[Collected data]
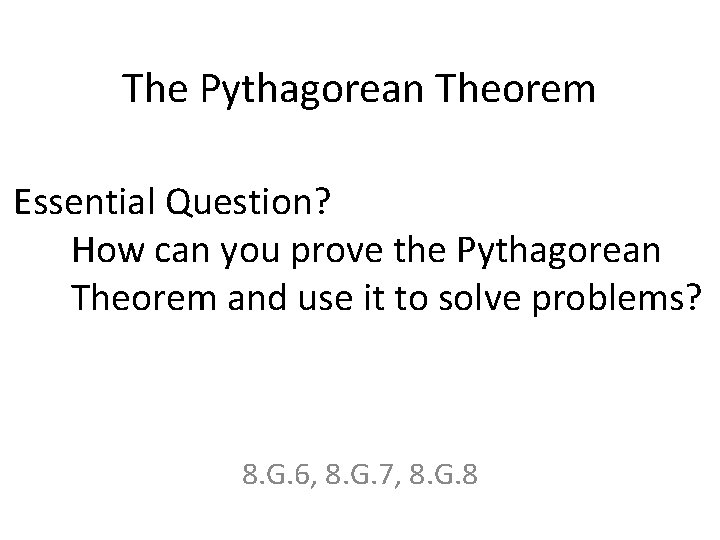 The Pythagorean Theorem

Essential Question?

How can you prove the Pythagorean Theorem and use it to solve problems?

8.G.6, 8.G.7, 8.G.8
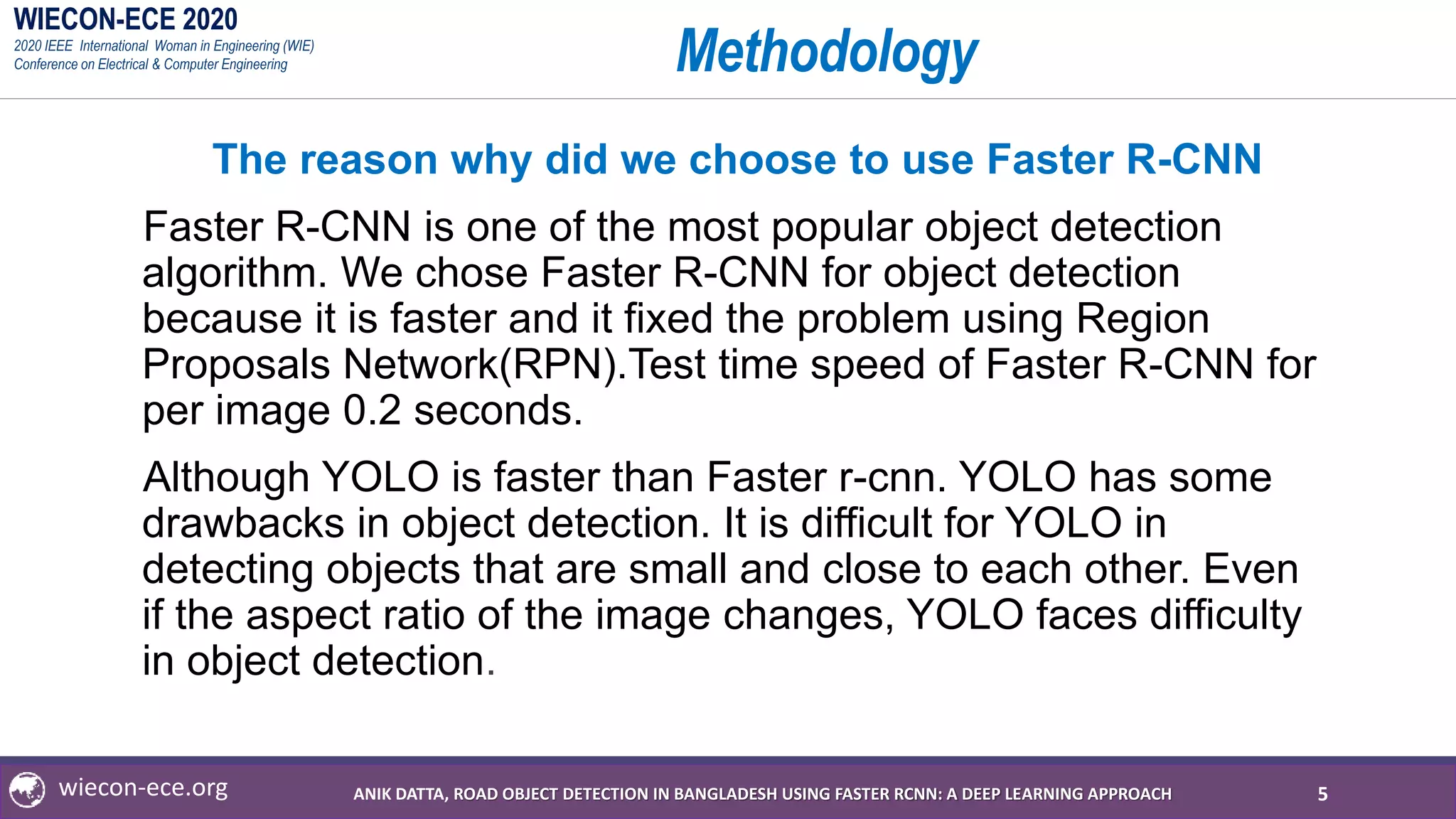 WIECON-ECE 2020
2020 IEEE International Woman in Engineering (WIE) Conference on Electrical & Computer Engineering

Methodology

The reason why did we choose to use Faster R-CNN

Faster R-CNN is one of the most popular object detection algorithm. We chose Faster R-CNN for object detection because it is faster and it fixed the problem using Region Proposals Network(RPN).Test time speed of Faster R-CNN for per image 0.2 seconds.

Although YOLO is faster than Faster r-cnn. YOLO has some drawbacks in object detection. It is difficult for YOLO in detecting objects that are small and close to each other. Even if the aspect ratio of the image changes, YOLO faces difficulty in object detection.

wiecon-ece.org

ANIK DATTA, ROAD OBJECT DETECTION IN BANGLADESH USING FASTER RCNN: A DEEP LEARNING APPROACH

5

▶ Aim of the task
Look through the data above and return exactly the lines from the one that contains "The reason why" to the one that contains "Faster R-CNN is", inclusive, with nothing else.

▶ Task response
The reason why did we choose to use Faster R-CNN

Faster R-CNN is one of the most popular object detection algorithm. We chose Faster R-CNN for object detection because it is faster and it fixed the problem using Region Proposals Network(RPN).Test time speed of Faster R-CNN for per image 0.2 seconds.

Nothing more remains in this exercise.